There are severe forms of the diseases discussed in this review, asthma, allergic rhinitis, chronic rhinosinusitis, eosinophilic esophagitis and atopic dermatitis, that are difficult to manage and for which there is a serious unmet medical need for new and more effective medications. At present, one of the most highly effective classes of drugs for these diseases is topical glucocorticosteroids. These drugs improve elements of innate immunity as well as barrier function, as measured by a number of criteria, including markers of tight junction presence and function. Although the benefit of corticosteroids derives from suppressing the inflammatory response, e.g. expression of IL-13 and other cytokines, as well as direct effects on epithelial cells to promote barrier integrity, the relative contribution of these two effects is not clear. New classes of drugs are rapidly emerging to help manage disease in patients for whom glucocorticosteroids are inadequate to control disease. This includes small molecule drugs that block signaling pathways (CRTH2, GATA3, Jak and other kinases, etc.) and monoclonal antibodies that block cytokine signaling or eliminate key allergic effector cells such as eosinophils and mast cells (IL-5, IL-13, IL-5Rα, IL-4/IL-13Rα, Siglec-8 etc.). The pursuit of barrier restorative therapies is another emerging field¹⁵². Based on the hypothesis advanced here that endocrine defects are important in disease pathogenesis, it will be worthwhile to test manipulation of signaling of other hormones (insulin, growth hormone, thyroid hormone etc.), seeking benefit for patients.
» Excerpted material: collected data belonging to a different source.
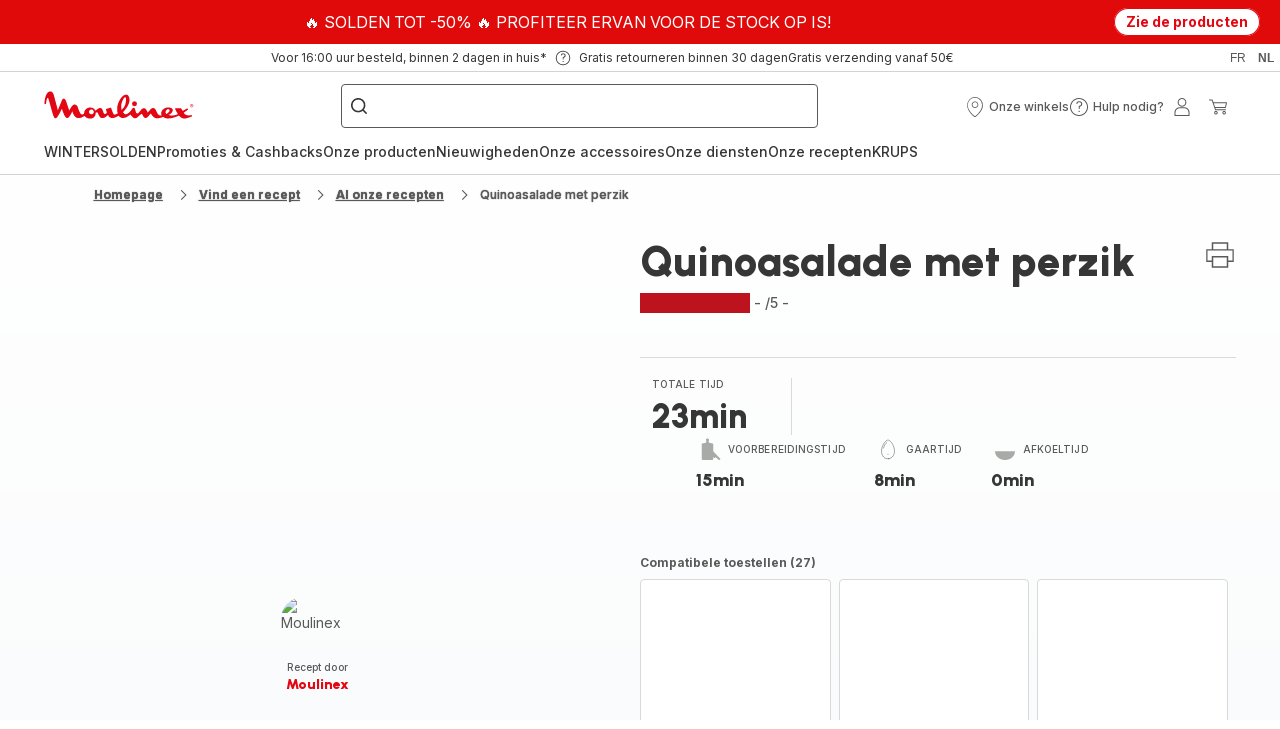

--- FILE ---
content_type: image/svg+xml; charset=utf-8
request_url: https://twicpics.moulinex.be/https://sebplatform.api.groupe-seb.com/statics/1be41c8e-9cbd-492c-80d7-2c74fbbb87a6.jpg?w=1920&fit=scale&twic=v1/output=preview
body_size: 2803
content:
<svg xmlns="http://www.w3.org/2000/svg" width="512" height="512"><filter id="f" color-interpolation-filters="sRGB"><feGaussianBlur stdDeviation="20.48"/><feComponentTransfer><feFuncA type="table" tableValues="1 1"/></feComponentTransfer></filter><image xmlns:f="http://www.w3.org/1999/xlink" preserveAspectRatio="none" width="512" height="512" filter="url(#f)" f:href="[data-uri]"/></svg>

--- FILE ---
content_type: image/svg+xml; charset=utf-8
request_url: https://twicpics.moulinex.be/https://sebplatform.api.groupe-seb.com/statics/e3c2ffee-6476-4642-a7ad-5eba52fd3cd1.jpg?w=1920&fit=scale&twic=v1/output=preview
body_size: 2525
content:
<svg xmlns="http://www.w3.org/2000/svg" width="1920" height="1280"><filter id="f" color-interpolation-filters="sRGB"><feGaussianBlur stdDeviation="62.706936"/><feComponentTransfer><feFuncA type="table" tableValues="1 1"/></feComponentTransfer></filter><image xmlns:f="http://www.w3.org/1999/xlink" preserveAspectRatio="none" width="1920" height="1280" filter="url(#f)" f:href="[data-uri]"/></svg>

--- FILE ---
content_type: image/svg+xml; charset=utf-8
request_url: https://twicpics.moulinex.be/https://sebplatform.api.groupe-seb.com/statics/b955df61-3568-48f4-bf05-3e1ddaf11414.png?w=1920&fit=scale&twic=v1/output=preview
body_size: 2589
content:
<svg xmlns="http://www.w3.org/2000/svg" width="1920" height="1281"><filter id="f" color-interpolation-filters="sRGB"><feGaussianBlur stdDeviation="62.731426"/><feComponentTransfer><feFuncA type="table" tableValues="1 1"/></feComponentTransfer></filter><image xmlns:f="http://www.w3.org/1999/xlink" preserveAspectRatio="none" width="1920" height="1281" filter="url(#f)" f:href="[data-uri]"/></svg>

--- FILE ---
content_type: image/svg+xml; charset=utf-8
request_url: https://twicpics.moulinex.be/https://sebplatform.api.groupe-seb.com/statics/ab8db4de-ba20-467f-b8ea-91653ce0e921.jpg?w=1920&fit=scale&twic=v1/output=preview
body_size: 2795
content:
<svg xmlns="http://www.w3.org/2000/svg" width="1919" height="1919"><filter id="f" color-interpolation-filters="sRGB"><feGaussianBlur stdDeviation="76.759995"/><feComponentTransfer><feFuncA type="table" tableValues="1 1"/></feComponentTransfer></filter><image xmlns:f="http://www.w3.org/1999/xlink" preserveAspectRatio="none" width="1919" height="1919" filter="url(#f)" f:href="[data-uri]"/></svg>

--- FILE ---
content_type: image/svg+xml; charset=utf-8
request_url: https://twicpics.moulinex.be/https://sebplatform.api.groupe-seb.com/statics/fface026-41db-4042-a199-1aba429bd9ef.jpg?w=1920&fit=scale&twic=v1/output=preview
body_size: 2693
content:
<svg xmlns="http://www.w3.org/2000/svg" width="1452" height="968"><filter id="f" color-interpolation-filters="sRGB"><feGaussianBlur stdDeviation="47.422119"/><feComponentTransfer><feFuncA type="table" tableValues="1 1"/></feComponentTransfer></filter><image xmlns:f="http://www.w3.org/1999/xlink" preserveAspectRatio="none" width="1452" height="968" filter="url(#f)" f:href="[data-uri]"/></svg>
VI. Summary and conclusions

Many important questions remain to be answered regarding the mechanisms by which the epithelial barrier becomes disrupted in allergic diseases. We also need to better understand the role that barrier loss plays as both an initiator and as a consequence of the inflammatory process. We need to know more about genetic and epigenetic factors that cause barrier loss, as well as the environmental triggers and the cellular and molecular mediators and targets of the process. Identifying the central mediators of the response and the consequences of barrier dysfunction in disease will be essential in building a rationale and in strategic design of new interventions to prevent or reverse the process.